Alberta’s advantage may lie in its abundant reserves of the very fuels that hydrogen is meant to replace. The province has a head start and already is producing about 5,000 tons of hydrogen a day to supply its oil-refining complex. The province also has 31 trillion cubic feet of conventional natural gas reserves that can be converted into hydrogen, as well as large underground geological formations for storing emissions from that process.
One Calgary-based startup says it has found a way to avoid emissions altogether and produce the gas at a fraction of current costs. Proton Technologies has patented a method of igniting an oil well and using a palladium alloy filter in the well bore that traps the carbon emissions in place while allowing pure hydrogen to flow to the surface.
That would solve one of the problems with hydrogen: While the fuel burns cleanly, current production generates sizable pollution.
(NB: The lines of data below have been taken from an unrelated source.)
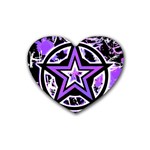 Purple Star Drink Coasters 4 Pack (Heart)  Front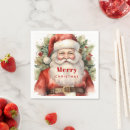 Buscar navidad vintage servilletas Acuarela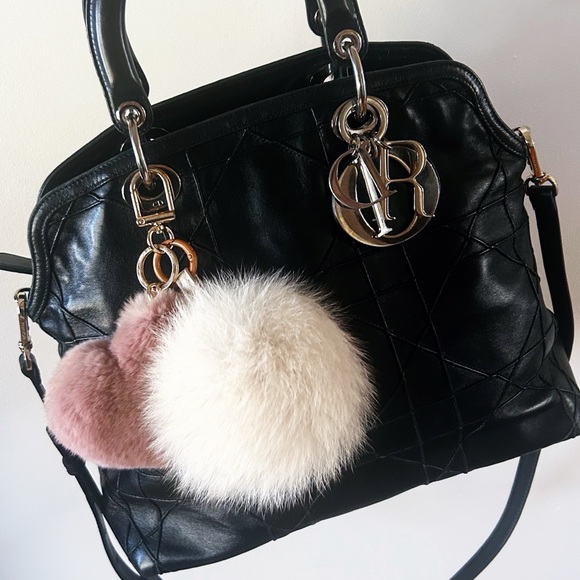 Authentic Dior Gorgeous Black Medium Leather Cannage Granville Bag - Picture 15 of 16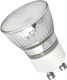 GloboStar Λάμπα LED 4W για Ντουί GU10 και Σχήμα MR11 Ψυχρό Λευκό 400lm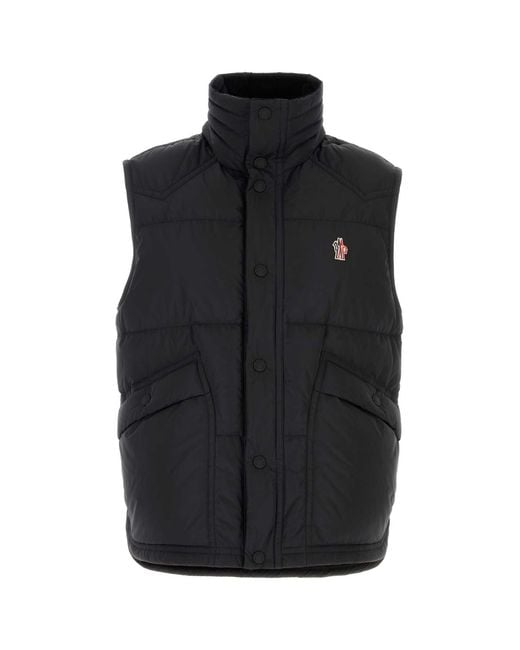 Moncler Black Evans Vest for men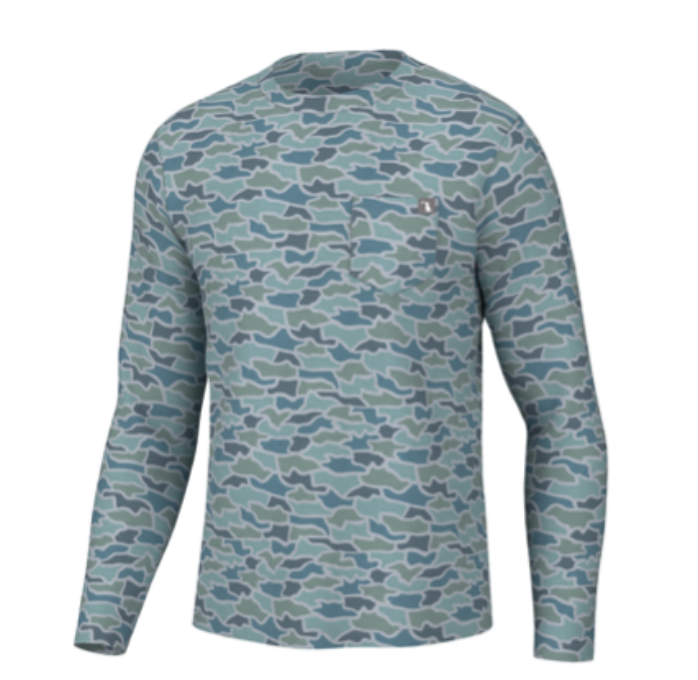 L/S Heather Blend Crew Cool Oak Camo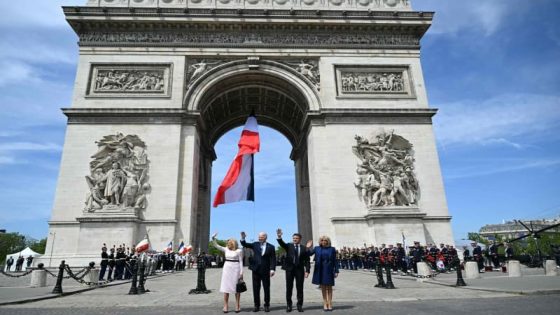 Macron welcomes Biden at Arc de Triomphe – MASHAHER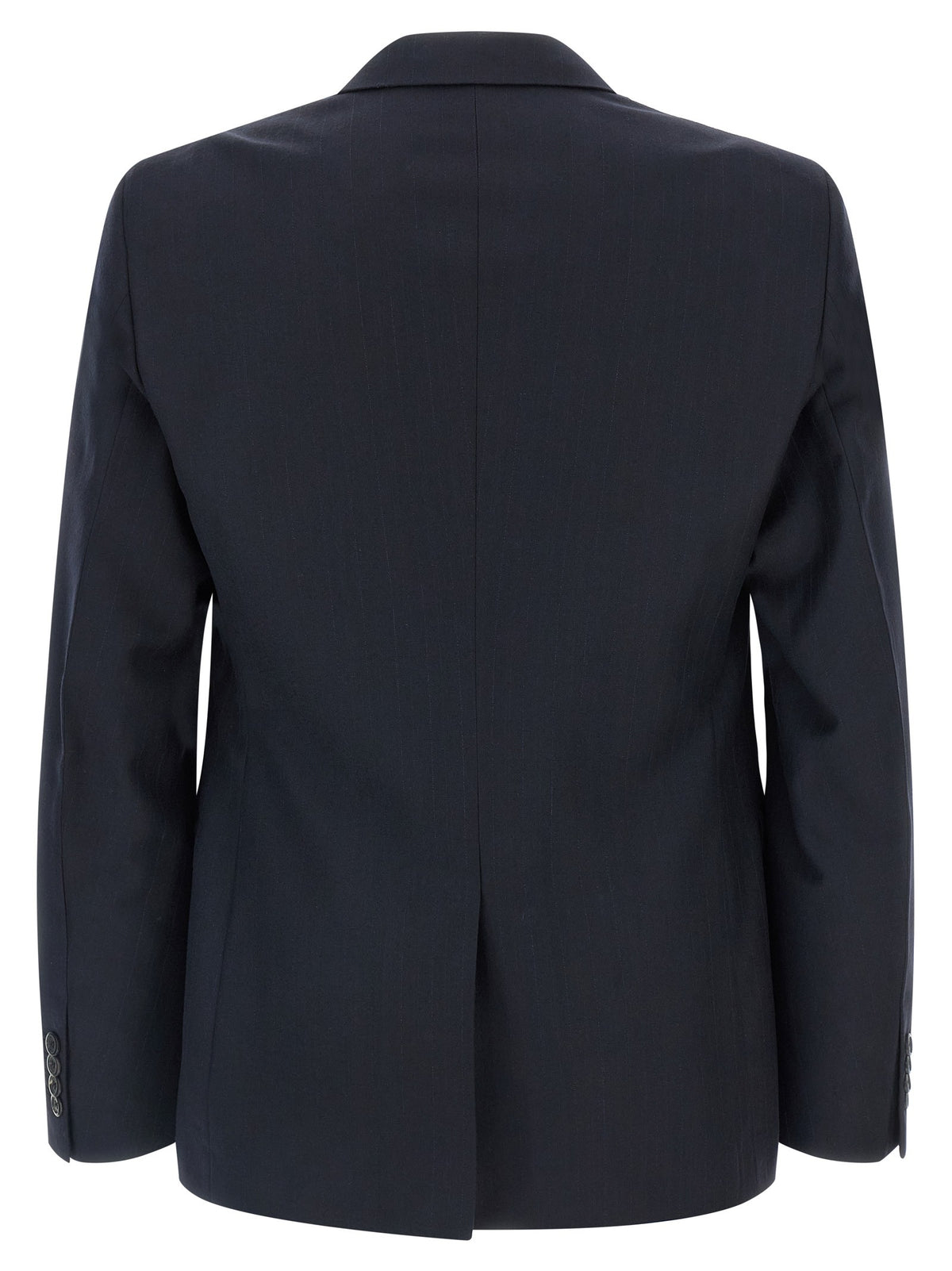 PRADA Pinstriped Dress Blue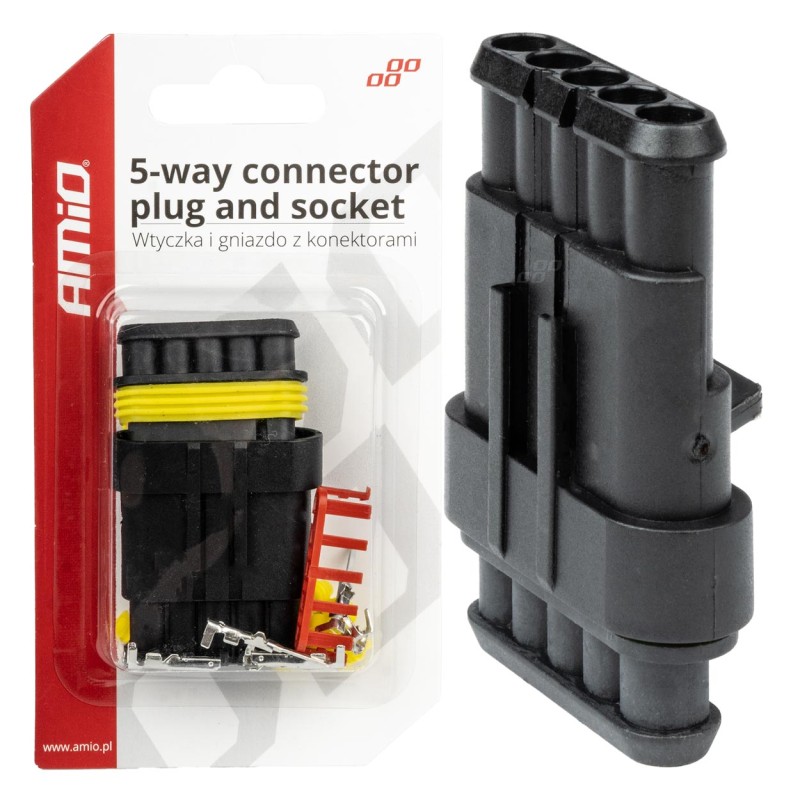 5P Waterproof Connector Set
To supply about 70 million metric tons in a year, the world’s hydrogen producers send 830 tons of CO2 into the atmosphere, roughly the annual emissions of the U.K. and Indonesia combined, according to a 2019 report from the International Energy Agency.
Proton is testing its zero-emissions technology on a well in Saskatchewan that could reach output of as much as 20 tons of hydrogen a day this fall, Chief Executive Officer Grant Strem said in an interview. A facility the company aims to build in the next two years could produce 500 tons per day at a cost of about 10 Canadian cents (7.6 cents) a kilogram, compared with $1 to $3 per kilogram for the currently cheapest method, he said.
“As far as I know, it’s the only path that can lead to hydrogen production on a gigajoule basis that’s less expensive than natural gas,” Strem said.
Proton has been in discussions with some oil producers who are interested in licensing the technology so they can use hydrogen, instead of natural gas, to create the steam they inject underground to get thick oil-sands crude flowing to the surface. Potential financial partners have approached Proton about funding purchases of old oil wells to convert them to hydrogen production, Strem said.
Canada already can produce the cheapest hydrogen in the world after Russia, according to a 2018 study from the Asia-Pacific Energy Research Centre that points to the two countries as potential major exporters.
Alberta also has an extensive pipeline system that can be used to transport the fuel. Current gas conduits can flow with as much 20% of their streams consisting of hydrogen, and many home furnaces could handle increased hydrogen amounts, providing a ready market for the fuel and a quick way to reduce carbon emissions.
The Canadian Energy Systems Analysis Research Initiative, a program linked to the University of Calgary, is developing two hydrogen-powered trucks that will haul cargo between Canada’s oil capital and Edmonton starting late next year. The vehicles will use Ballard Power Systems Inc. fuel-cell engines and Nordresa Motors Inc. hybrid electric drives, with Praxair Inc. providing refueling services.
The goal is to prove the feasibility of hydrogen as a truck fuel and help give producers another market.
“We see heavy hauling of freight as kind of like an anchor tenant in the hydrogen shopping mall,” said David Layzell, the professor who’s running the program.
To be sure, Canada’s nascent hydrogen industry will need a big push before it can become more relevant, and the federal government has said it’s developing a national hydrogen strategy that will be announced in the coming months. Alberta, which is also working on a hydrogen development plan, so far has committed a meager C$10.8 million ($8.2 million) in funding for projects, including blending the element in a segment of Atco Gas & Pipelines Ltd.’s distribution system and a new method to convert natural gas to hydrogen developed by Vancouver-based Ekona Power Inc.
But even if the plans to be announced by Ottawa and the province elevate the investments to a much higher level, using hydrogen to help power a low-carbon economy would require an entire global infrastructure to store and move it, the costs of producing it need to fall dramatically and the amount of CO2 its production emits needs to be cut significantly, if not eliminated altogether.